→ **REQUIREMENT**
Write out the records in full, exactly as given, but without the images.

Start of EXTRACTED DATA

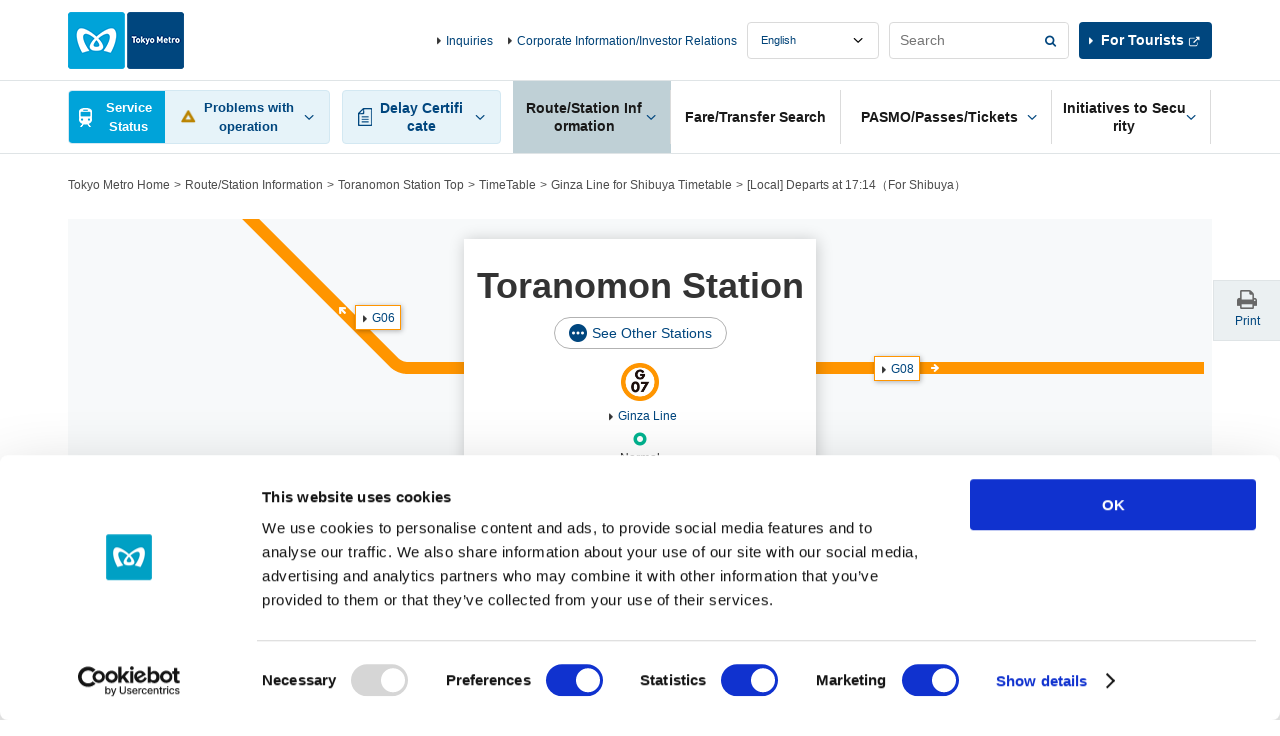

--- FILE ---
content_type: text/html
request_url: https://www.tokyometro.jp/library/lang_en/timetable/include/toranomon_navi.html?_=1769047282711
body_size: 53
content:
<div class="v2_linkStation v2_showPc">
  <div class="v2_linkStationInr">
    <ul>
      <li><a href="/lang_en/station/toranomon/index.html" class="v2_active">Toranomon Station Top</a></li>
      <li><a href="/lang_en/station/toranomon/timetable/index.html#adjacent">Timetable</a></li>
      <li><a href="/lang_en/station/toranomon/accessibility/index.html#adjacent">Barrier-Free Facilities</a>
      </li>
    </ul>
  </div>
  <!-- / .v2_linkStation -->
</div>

End of EXTRACTED DATA

→ **PROBLEM SOLUTION**
--- FILE ---
content_type: text/html
request_url: https://www.tokyometro.jp/library/lang_en/timetable/include/toranomon_navi.html?_=1769047282711
body_size: 53
content:
<div class="v2_linkStation v2_showPc">
  <div class="v2_linkStationInr">
    <ul>
      <li><a href="/lang_en/station/toranomon/index.html" class="v2_active">Toranomon Station Top</a></li>
      <li><a href="/lang_en/station/toranomon/timetable/index.html#adjacent">Timetable</a></li>
      <li><a href="/lang_en/station/toranomon/accessibility/index.html#adjacent">Barrier-Free Facilities</a>
      </li>
    </ul>
  </div>
  <!-- / .v2_linkStation -->
</div>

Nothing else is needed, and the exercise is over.